Emails from Adidas' running app, Adidas Runtastic, came from a different sender name and address and were mobile-friendly, saying “View Web Version” at the top. And they were “short and to the point for easier mobile consumption,” Iterable notes.

On the other hand, New York Times Cooking sent an entire email devoted to downloading its app, but it arrived 15 days after the Iterable team downloaded the app.

And Saks Fifth Avenue collected the team’s email address on mobile, but used it only to send a welcome email and a cart abandonment email. Then it sent intermittent push notifications.
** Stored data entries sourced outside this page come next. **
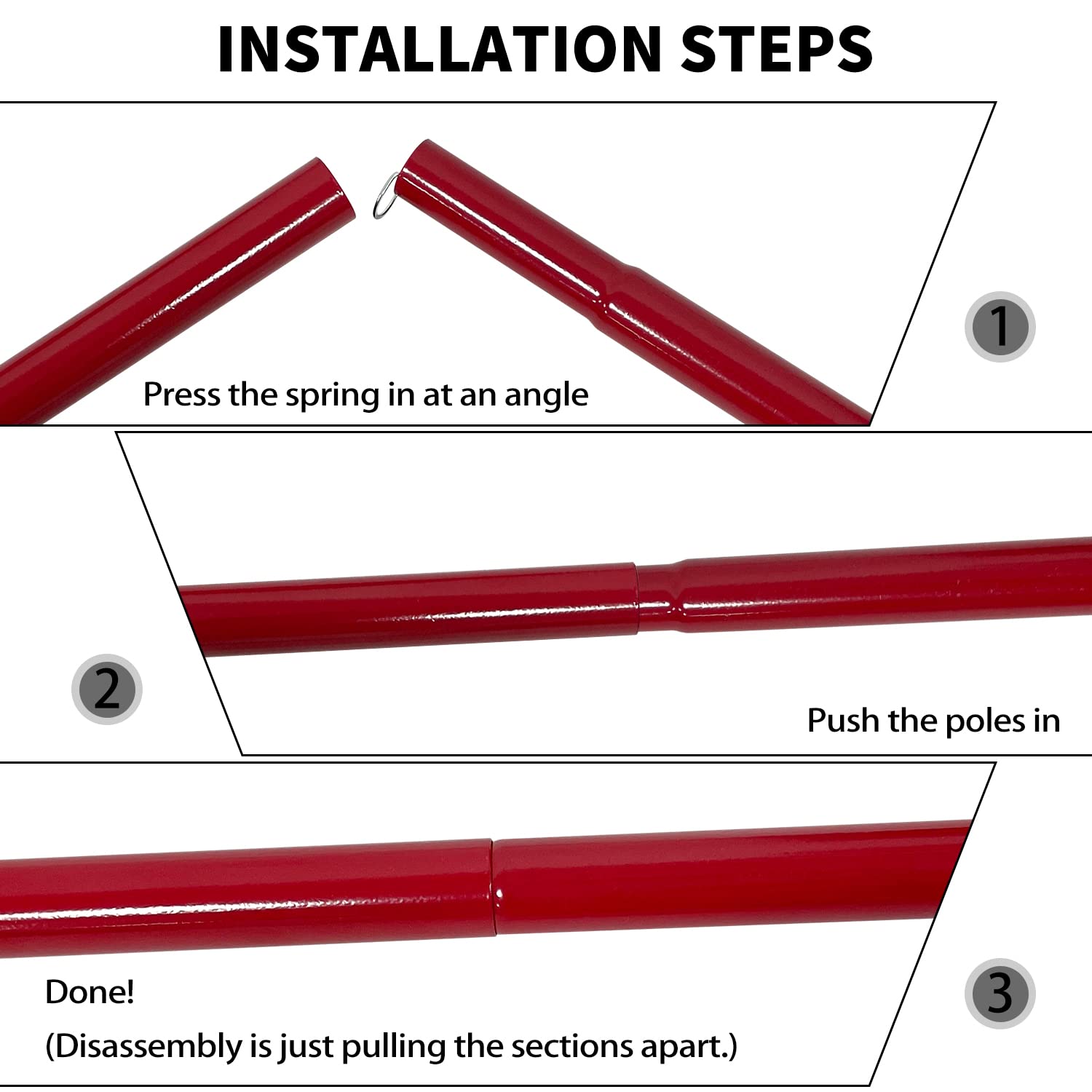 INSTALLATION STEPS

Press the spring in at an angle

1

2

Push the poles in

Done!

(Disassembly is just pulling the sections apart.)

3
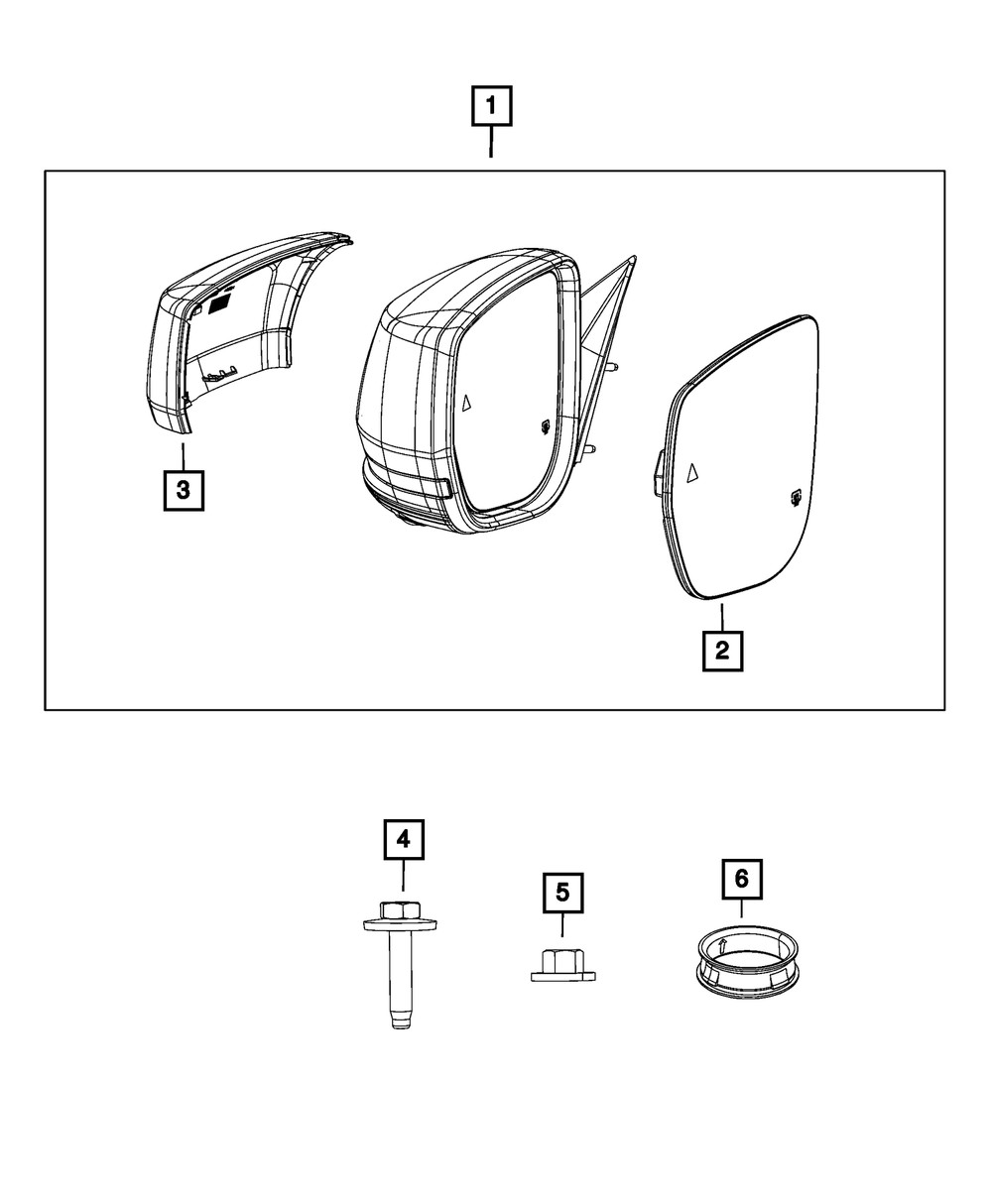 1

3

2

4

5

6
“While these show a good connection between mobile behavioral data and email campaigns, it also shows a disconnect when incorporating mobile first customers into larger cross-channel campaigns," the study states.

The solution — apparently — is to send SMS.

Iterable claims that SMS engagement is between six and eight times higher than email. Moreover, 50% prefer SMS updates over email, and 56% choose SMS over phone interactions.

Resy used SMS for their booking confirmations, whereas other restaurants sent email-only confirmation messages.

Curology “eliminated data silos between email and SMS and sent personalized daily SMS reminders to members to apply their treatments.”

The most popular channel is push. Of the 30 brands in the study, 70% sent at least one push notification with an average of 8.4 push messages sent over the three-week period.